• _Your task_
Copy all lines below exactly as written. Leave pictures out.

• _Dataset excerpts_
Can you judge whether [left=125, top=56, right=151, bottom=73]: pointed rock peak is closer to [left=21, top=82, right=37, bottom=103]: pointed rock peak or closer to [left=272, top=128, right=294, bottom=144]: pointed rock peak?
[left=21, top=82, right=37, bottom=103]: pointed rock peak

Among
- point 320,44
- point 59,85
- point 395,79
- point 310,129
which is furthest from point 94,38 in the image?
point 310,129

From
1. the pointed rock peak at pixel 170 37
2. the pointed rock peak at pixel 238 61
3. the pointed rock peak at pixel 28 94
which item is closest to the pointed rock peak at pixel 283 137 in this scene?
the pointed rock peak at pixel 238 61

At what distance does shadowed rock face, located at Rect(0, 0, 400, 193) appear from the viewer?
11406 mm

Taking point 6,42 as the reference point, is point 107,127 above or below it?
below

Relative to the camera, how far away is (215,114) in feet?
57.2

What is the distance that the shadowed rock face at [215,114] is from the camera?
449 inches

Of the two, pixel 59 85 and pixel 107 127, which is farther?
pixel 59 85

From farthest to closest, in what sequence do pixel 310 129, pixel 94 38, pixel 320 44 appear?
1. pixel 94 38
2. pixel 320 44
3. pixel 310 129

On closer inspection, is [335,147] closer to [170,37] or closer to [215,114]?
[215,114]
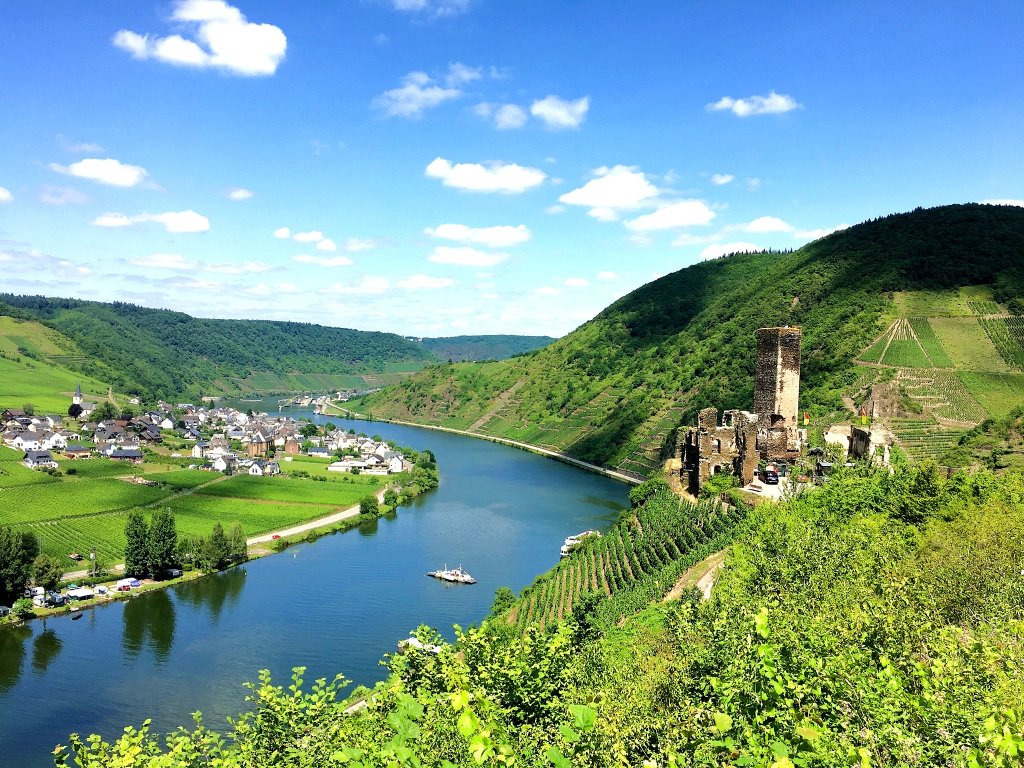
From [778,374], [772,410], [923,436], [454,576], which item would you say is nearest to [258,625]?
[454,576]

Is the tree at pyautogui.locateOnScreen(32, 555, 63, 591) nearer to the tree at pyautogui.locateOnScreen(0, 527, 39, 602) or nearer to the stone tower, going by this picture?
the tree at pyautogui.locateOnScreen(0, 527, 39, 602)

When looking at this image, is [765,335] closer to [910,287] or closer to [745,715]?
[745,715]

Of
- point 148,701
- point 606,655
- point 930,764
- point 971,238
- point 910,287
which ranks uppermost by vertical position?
point 971,238

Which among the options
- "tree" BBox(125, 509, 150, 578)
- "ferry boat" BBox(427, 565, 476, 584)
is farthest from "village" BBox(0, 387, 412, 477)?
"ferry boat" BBox(427, 565, 476, 584)

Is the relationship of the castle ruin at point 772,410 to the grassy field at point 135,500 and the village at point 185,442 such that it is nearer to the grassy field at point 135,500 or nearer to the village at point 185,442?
the grassy field at point 135,500

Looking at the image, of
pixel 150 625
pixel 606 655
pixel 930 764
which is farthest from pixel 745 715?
pixel 150 625

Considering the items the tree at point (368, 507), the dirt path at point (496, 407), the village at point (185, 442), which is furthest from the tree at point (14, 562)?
the dirt path at point (496, 407)
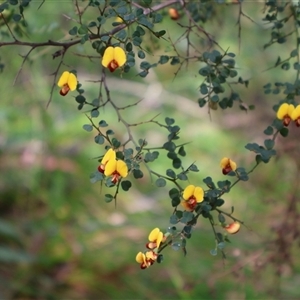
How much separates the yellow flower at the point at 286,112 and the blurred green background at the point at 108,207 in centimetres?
55

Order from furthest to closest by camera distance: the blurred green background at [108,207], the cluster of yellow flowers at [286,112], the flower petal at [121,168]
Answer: the blurred green background at [108,207]
the cluster of yellow flowers at [286,112]
the flower petal at [121,168]

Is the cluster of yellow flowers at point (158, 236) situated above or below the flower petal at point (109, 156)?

• _Complete response_
Can you judge whether [left=125, top=56, right=151, bottom=73]: pointed rock peak is closer to [left=21, top=82, right=37, bottom=103]: pointed rock peak or closer to [left=272, top=128, right=294, bottom=144]: pointed rock peak?
[left=21, top=82, right=37, bottom=103]: pointed rock peak

Among
- point 320,44
- point 59,85
- point 395,79
- point 310,129
which is furthest from point 94,38 in the image?
point 310,129

From
1. the pointed rock peak at pixel 170 37
2. the pointed rock peak at pixel 238 61
3. the pointed rock peak at pixel 28 94
which item is closest to the pointed rock peak at pixel 283 137 in this scene?
the pointed rock peak at pixel 238 61

At what distance does shadowed rock face, located at Rect(0, 0, 400, 193) appear from the viewer?
11406 mm

Taking point 6,42 as the reference point, is point 107,127 above or below it?
below

Relative to the camera, how far away is (215,114) in feet?
57.2

What is the distance that the shadowed rock face at [215,114] is from the camera?
449 inches

Of the two, pixel 59 85 and pixel 107 127, which is farther?
pixel 59 85

From farthest to closest, in what sequence do pixel 310 129, pixel 94 38, pixel 320 44 appear?
1. pixel 94 38
2. pixel 320 44
3. pixel 310 129

On closer inspection, is [335,147] closer to [170,37] or closer to [215,114]?
[215,114]
From [778,374], [772,410], [923,436], [454,576], which item would you say is nearest to [258,625]?
[454,576]

Is the tree at pyautogui.locateOnScreen(32, 555, 63, 591) nearer to the tree at pyautogui.locateOnScreen(0, 527, 39, 602) or nearer to the stone tower, going by this picture?
the tree at pyautogui.locateOnScreen(0, 527, 39, 602)

When looking at this image, is [765,335] closer to [910,287] or closer to [745,715]?
[745,715]

Of
- point 148,701
- point 606,655
- point 930,764
- point 971,238
- point 910,287
which ranks uppermost by vertical position?
point 971,238

Which among the options
- "tree" BBox(125, 509, 150, 578)
- "ferry boat" BBox(427, 565, 476, 584)
is farthest from "village" BBox(0, 387, 412, 477)?
"ferry boat" BBox(427, 565, 476, 584)

Is the relationship of the castle ruin at point 772,410 to the grassy field at point 135,500 and the village at point 185,442 such that it is nearer to the grassy field at point 135,500 or nearer to the village at point 185,442?
the grassy field at point 135,500

Looking at the image, of
pixel 150 625
pixel 606 655
pixel 930 764
which is farthest from pixel 745 715?
pixel 150 625

Considering the items the tree at point (368, 507), the dirt path at point (496, 407), the village at point (185, 442), which is furthest from the tree at point (14, 562)?
the dirt path at point (496, 407)
How much separates the yellow flower at the point at 286,112 and the blurred green background at the point at 108,207 in centimetres?
55

Order from furthest to closest by camera distance: the blurred green background at [108,207], the cluster of yellow flowers at [286,112], the flower petal at [121,168]
Answer: the blurred green background at [108,207]
the cluster of yellow flowers at [286,112]
the flower petal at [121,168]

Is the cluster of yellow flowers at point (158, 236) situated above or below the flower petal at point (109, 156)?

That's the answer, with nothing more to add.